Re: [PoC] pgstattuple2: block sampling to reduce physical read

From: Mark Kirkwood <mark(dot)kirkwood(at)catalyst(dot)net(dot)nz>
To: Satoshi Nagayasu <snaga(at)uptime(dot)jp>, Peter Eisentraut <peter_e(at)gmx(dot)net>
Cc: Greg Smith <greg(at)2ndQuadrant(dot)com>, PostgreSQL-development <pgsql-hackers(at)postgresql(dot)org>
Subject: Re: [PoC] pgstattuple2: block sampling to reduce physical read
Date: 2013-10-10 22:09:34
Message-ID: 5257259E.2070103@catalyst.net.nz
Views: Raw Message | Whole Thread | Download mbox | Resend email
Thread:
Lists: pgsql-hackers

On 16/09/13 16:20, Satoshi Nagayasu wrote:
> (2013/09/15 11:07), Peter Eisentraut wrote:
>> On Sat, 2013-09-14 at 16:18 +0900, Satoshi Nagayasu wrote:
>>> I'm looking forward to seeing more feedback on this approach,
>>> in terms of design and performance improvement.
>>> So, I have submitted this for the next CF.

» DIRECTION: Resume the pgstattuple2 mailing-list post, starting right after its last line. The lines after this point have no part in any of this.

» INFORMATION GIVEN:
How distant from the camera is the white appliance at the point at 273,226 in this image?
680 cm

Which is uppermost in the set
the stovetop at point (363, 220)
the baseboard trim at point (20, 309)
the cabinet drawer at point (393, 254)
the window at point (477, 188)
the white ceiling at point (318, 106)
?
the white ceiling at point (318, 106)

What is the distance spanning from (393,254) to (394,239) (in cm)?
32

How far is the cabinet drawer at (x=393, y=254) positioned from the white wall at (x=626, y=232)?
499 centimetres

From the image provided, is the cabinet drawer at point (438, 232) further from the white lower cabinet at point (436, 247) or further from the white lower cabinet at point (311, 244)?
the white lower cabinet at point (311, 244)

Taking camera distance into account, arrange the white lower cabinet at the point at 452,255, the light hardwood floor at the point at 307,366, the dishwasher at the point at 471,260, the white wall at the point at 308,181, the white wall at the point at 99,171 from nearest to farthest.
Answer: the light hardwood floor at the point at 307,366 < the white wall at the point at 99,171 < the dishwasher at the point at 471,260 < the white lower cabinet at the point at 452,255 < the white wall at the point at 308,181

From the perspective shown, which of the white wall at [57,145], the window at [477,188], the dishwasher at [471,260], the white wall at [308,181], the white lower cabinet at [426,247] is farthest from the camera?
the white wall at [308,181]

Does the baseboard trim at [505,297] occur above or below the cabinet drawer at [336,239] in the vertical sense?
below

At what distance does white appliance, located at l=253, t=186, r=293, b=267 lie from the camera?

» WRITTEN RESPONSE:
>>
>> Your patch fails to build:
>>
>> pgstattuple.c: In function ‘pgstat_heap_sample’:
>> pgstattuple.c:737:13: error: ‘SnapshotNow’ undeclared (first use in
>> this function)
>> pgstattuple.c:737:13: note: each undeclared identifier is reported
>> only once for each function it appears in
>
> Thanks for checking. Fixed to eliminate SnapshotNow.
>

This seems like a cool idea! I took a quick look, and initally
replicated the sort of improvement you saw:

bench=# explain analyze select * from pgstattuple('pgbench_accounts');
QUERY PLAN

--------------------------------------------------------------------------------
Function Scan on pgstattuple (cost=0.00..0.01 rows=1 width=72) (actual
time=786.368..786.369 rows=1 loops=1)
Total runtime: 786.384 ms
(2 rows)

bench=# explain analyze select * from pgstattuple2('pgbench_accounts');
NOTICE: pgstattuple2: SE tuple_count 0.00, tuple_len 0.00,
dead_tuple_count 0.00, dead_tuple_len 0.00, free_space 0.00
QUERY PLAN

--------------------------------------------------------------------------------
Function Scan on pgstattuple2 (cost=0.00..0.01 rows=1 width=72) (actual
time=12.004..12.005 rows=1 loops=1)
Total runtime: 12.019 ms
(2 rows)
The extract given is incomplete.